• **DOCUMENT SEGMENT**
When the body doesn’t get enough vitamin D, permanent microscopic abnormalities form in the layers of dentin to create an ongoing record that can be read like the rings of a tree even hundreds of years later, according to researchers at McMaster University. These abnormalities, the researchers say, can help anthropologists glean clues about what life was like centuries ago.

“The layers store what happens as teeth grow,” said Lori D’Ortenzio, a PhD candidate in anthropology at the university and an author of the study, which appeared in the Journal of Archeological Science. “We all know the importance of vitamin D, but until now we did not have such a clear way of measuring exactly what happened to people and when.”

For example, the discovery can provide valuable information about vitamin D deficiency, also known as rickets, which affects about 1 billion people worldwide. Most cases of rickets are caused by a lack of sun exposure with effects including pain, bone deformities, and failure to achieve or maintain adequate bone levels.

“If we can properly understand past changes in deficiency levels, we can evaluate where we currently are and move forward,” said Megan Brickley, a professor of anthropology at McMaster and the Canada Research Chair in the Bioarchaeology of Human Disease.

Typically, scientists have used bones to understand historical patterns in vitamin D deficiency. Bones are problematic sources of information, though, since bone material is constantly being remodeled in life, obscuring details of prior damage. Also, bones interact with soil and break down after death. However, dentin is not remodeled, and enamel protects it long after death, making teeth a rich source of information.

“They’re essentially fossils in your mouth,” said Bonnie Kahlon, a lab coordinator in McMaster’s anthropology department.

The researchers compared the teeth of modern-day control subjects to teeth extracted from bodies buried in rural Quebec and France in the 1700s and 1800s. Their analysis showed that one Quebec man had suffered 4 bouts of rickets in his 24 years of life, all before he was 13 years old.

Examining thin sections of the teeth under a microscope and using technology at the McMaster-based Canadian Centre for Electron Microscopy, the researchers showed that anomalies formed in the dentin layers during years when victims failed to get enough vitamin D to fully mineralize the structures that form dentin and bone.

• **RECORD EXCERPTS**
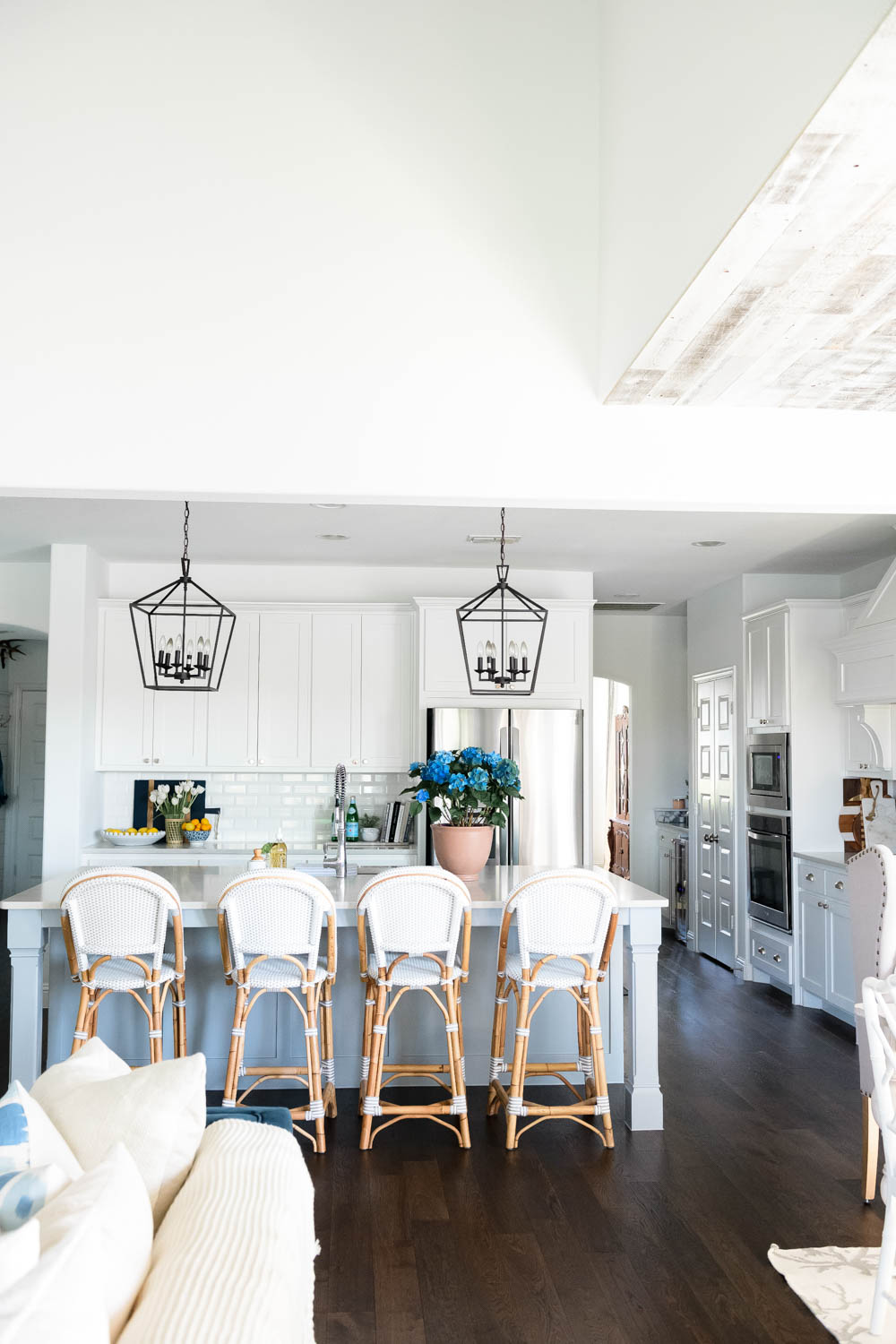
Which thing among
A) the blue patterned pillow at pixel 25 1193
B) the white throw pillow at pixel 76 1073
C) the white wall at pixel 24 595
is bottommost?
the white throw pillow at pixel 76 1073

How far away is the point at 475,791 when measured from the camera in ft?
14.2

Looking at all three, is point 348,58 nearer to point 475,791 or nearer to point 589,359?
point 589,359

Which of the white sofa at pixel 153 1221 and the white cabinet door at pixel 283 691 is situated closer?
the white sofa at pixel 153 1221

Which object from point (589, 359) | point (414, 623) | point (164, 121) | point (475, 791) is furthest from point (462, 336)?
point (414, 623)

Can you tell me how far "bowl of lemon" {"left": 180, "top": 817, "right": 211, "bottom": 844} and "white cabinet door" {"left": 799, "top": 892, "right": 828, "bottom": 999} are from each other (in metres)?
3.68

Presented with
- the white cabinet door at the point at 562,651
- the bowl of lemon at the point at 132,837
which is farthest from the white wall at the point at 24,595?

• **REQUIREMENT 1**
Reproduce the part of the vitamin D and teeth passage that opens with the words containing "Typically, scientists have" and closes with "McMaster’s anthropology department.".
• **REQUIREMENT 2**
Why does the vitamin D and teeth passage say teeth are a better source than bones for studying past vitamin D deficiency? Answer in one to three sentences.
None of the data is needed for anything here.

• **ANSWER BOX 1**
Typically, scientists have used bones to understand historical patterns in vitamin D deficiency. Bones are problematic sources of information, though, since bone material is constantly being remodeled in life, obscuring details of prior damage. Also, bones interact with soil and break down after death. However, dentin is not remodeled, and enamel protects it long after death, making teeth a rich source of information.

“They’re essentially fossils in your mouth,” said Bonnie Kahlon, a lab coordinator in McMaster’s anthropology department.

• **ANSWER BOX 2**
Bones are constantly remodeled during life, which obscures earlier damage, and after death they interact with soil and break down. Dentin is not remodeled, and enamel protects it long after death, so teeth keep a lasting record.